The council’s approach to public communications has been a shambolic mess for at least 15 years. Online-only only works if the systems offered are slick and smooth. Croydon Council’s website usually demands a user to take at least four clicks to find their way to the required page. It is an object lesson in deliberate deterrents.
Kerswell has presided over all of this for four years.
But she needed million-pound consultants to tell her that this was wrong.
Boston reached their conclusions, according to one of those death-by-PowerPoint slide presentations of which consultants are so fond, under a heading of “Improving customer service”. Ahhh. If only.
The council website, the consultant presenting this section of the webinar said, is “ripe for reimagination and transformation”. The website, he said, ought to be “a massive lever to direct residents upstream”.
And the solution to all this, according to Boston, is… AI!

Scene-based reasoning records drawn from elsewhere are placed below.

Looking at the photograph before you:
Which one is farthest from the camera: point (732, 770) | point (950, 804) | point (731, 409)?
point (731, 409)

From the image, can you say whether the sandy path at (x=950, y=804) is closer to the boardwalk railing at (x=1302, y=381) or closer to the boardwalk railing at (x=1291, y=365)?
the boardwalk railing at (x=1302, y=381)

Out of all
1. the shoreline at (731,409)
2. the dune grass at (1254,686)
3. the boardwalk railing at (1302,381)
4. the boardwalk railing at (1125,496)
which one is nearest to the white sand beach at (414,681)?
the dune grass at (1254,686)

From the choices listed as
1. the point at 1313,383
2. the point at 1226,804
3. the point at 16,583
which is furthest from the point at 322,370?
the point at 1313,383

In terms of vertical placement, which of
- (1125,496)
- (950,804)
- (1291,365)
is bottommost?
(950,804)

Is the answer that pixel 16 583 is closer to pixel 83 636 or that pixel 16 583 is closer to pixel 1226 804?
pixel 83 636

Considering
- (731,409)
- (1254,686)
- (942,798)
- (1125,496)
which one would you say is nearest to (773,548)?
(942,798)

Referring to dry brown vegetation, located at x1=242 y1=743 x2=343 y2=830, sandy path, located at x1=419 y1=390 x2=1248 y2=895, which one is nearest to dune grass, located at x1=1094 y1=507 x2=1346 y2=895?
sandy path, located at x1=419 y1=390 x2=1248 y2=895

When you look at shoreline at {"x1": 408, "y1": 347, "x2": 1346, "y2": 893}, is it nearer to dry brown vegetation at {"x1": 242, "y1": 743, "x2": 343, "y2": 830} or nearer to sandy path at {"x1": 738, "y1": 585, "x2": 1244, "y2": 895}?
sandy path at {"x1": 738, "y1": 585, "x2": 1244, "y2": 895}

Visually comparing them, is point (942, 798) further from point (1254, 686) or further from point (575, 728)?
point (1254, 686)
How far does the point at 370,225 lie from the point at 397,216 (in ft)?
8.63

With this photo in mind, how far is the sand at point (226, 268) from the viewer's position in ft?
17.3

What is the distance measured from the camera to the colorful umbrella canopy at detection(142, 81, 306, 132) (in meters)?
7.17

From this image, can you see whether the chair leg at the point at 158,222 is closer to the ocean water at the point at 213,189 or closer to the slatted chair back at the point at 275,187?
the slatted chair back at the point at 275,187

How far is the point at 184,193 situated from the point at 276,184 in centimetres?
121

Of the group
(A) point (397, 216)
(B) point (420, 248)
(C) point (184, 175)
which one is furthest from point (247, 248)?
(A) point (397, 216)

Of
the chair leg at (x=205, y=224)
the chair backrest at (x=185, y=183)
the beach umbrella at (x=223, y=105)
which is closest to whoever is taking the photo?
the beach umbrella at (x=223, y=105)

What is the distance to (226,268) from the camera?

They want to add a little ChatBot window, using Microsoft CoPilot, to the council’s website. It is a feature familiar to many bank customers, users of supermarket online ordering sites, and to the residents of dozens of other local authorities around the country.
But given that the Croydon bot’s responses are liable to be based on the very same council website which has so many issues, not least being often out of date, some of those on the receiving end of the webinar last week suggested that this might be “frustrating” and “not very helpful” for residents.
“Is AI what residents want?” one staff member asked, not unreasonably.
Kerswell didn’t answer that one. So AI is probably what residents are going to get…
(* – NSS = No Shit Sherlock, in case you didn’t already know.)